Ugh, call it karma, my mean april fool's day joke has come back all ready to bite me in the arse.   
I got a peak into the alternate universe that could have been my life  had I received photopharesis on an older machine, which takes 3-4 hours per treatment.
If I wanted to take a step deeper into the realm of what could have been my personal hell, I'd imagine traveling 6 hours round trip to Boston to receive the procedure.      
But I won't. 
My mind won't go there.
 If it did the gray matter cushioning my think tank might start leaking out my ears causing random synapse firings until my brain electrified to mush. 
That's just a possibility though, not that I've thought about it. 
So thank goodness
photopheresis at dhmc can be done using a new machine that re-fuses my blood as it is removed, cutting the time in half! Hooray.  
But as punishment for my misbehaviors, my central line refused to work adding two+ hours of prep to the 3 hour procedure then I had to trek to interventional radiology only to be told to come back at 6:45 am yesterday morning!
  Yes, I spent from 8am to 4:30 at the hospital Thursday and will spend a good amount of time there Friday undergoing another procedure.
Luckily, this gave my dad plenty of time to donate platelets, which he is scheduled to do every two weeks while I'm in treatment.
What a good man. Anybody who accompanies me to treatment does have the option of donating blood while I undergo my procedure, just a thought.
It appears one of the wires in my catheter, or line, is kinked at the end.
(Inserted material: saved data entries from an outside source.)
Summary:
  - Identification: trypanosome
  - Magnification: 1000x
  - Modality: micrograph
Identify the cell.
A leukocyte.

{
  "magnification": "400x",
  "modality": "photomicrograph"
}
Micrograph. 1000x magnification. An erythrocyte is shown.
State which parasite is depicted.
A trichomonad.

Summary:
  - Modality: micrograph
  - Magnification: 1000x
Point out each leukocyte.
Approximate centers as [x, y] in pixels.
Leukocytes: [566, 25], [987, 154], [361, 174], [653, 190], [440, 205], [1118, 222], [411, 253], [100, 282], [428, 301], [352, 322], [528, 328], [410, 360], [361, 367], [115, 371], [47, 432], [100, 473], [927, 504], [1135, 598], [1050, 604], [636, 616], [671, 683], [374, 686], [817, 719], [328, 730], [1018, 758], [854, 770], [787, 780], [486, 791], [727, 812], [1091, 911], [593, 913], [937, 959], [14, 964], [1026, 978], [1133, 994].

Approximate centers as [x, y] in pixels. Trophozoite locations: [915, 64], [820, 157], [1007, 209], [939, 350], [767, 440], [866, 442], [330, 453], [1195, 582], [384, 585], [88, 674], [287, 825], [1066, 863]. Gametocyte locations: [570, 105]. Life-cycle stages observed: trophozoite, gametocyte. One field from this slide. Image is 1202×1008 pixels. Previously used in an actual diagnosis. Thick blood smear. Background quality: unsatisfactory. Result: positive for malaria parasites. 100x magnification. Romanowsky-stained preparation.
There could be a fibrogen clot flapping back and forth intermittently occluding the line. 
The end of the line is currently sitting in the superior vena cava but can be moved into the right atrium.
 For this reason, the wire must be removed and replaced. 
Not such a big deal except I have to receive conscious sedation.
 I used to love the stuff. It made me high as a kite. I'd even send "eprazolam emails" much like normal twentysomethings' embarrassing drunken dials, but now I just sleep and sleep and sleep.
 And I have plans dammit!  
Lots of plans that include fun with my friends, family and a bbq, which I need to be awake for. 
I'm warning the staff that if I ask for more versed I don't really need it, no matter how much I insist. It's just me mumbling in my drugged haze, and absolutely under no circumstances are they to give me benadryl or they can kiss me goodnight until saturday. 
To tip off my evening, while watching Bones, one of my favorite shows, in the opening scene the psychiatrist is sitting next to a person who just received the news he had beat lymphoma. The guy announces all the things he's going to do with his newfound life before a water main breaks thrusts him from his chair, he hits his head and dies.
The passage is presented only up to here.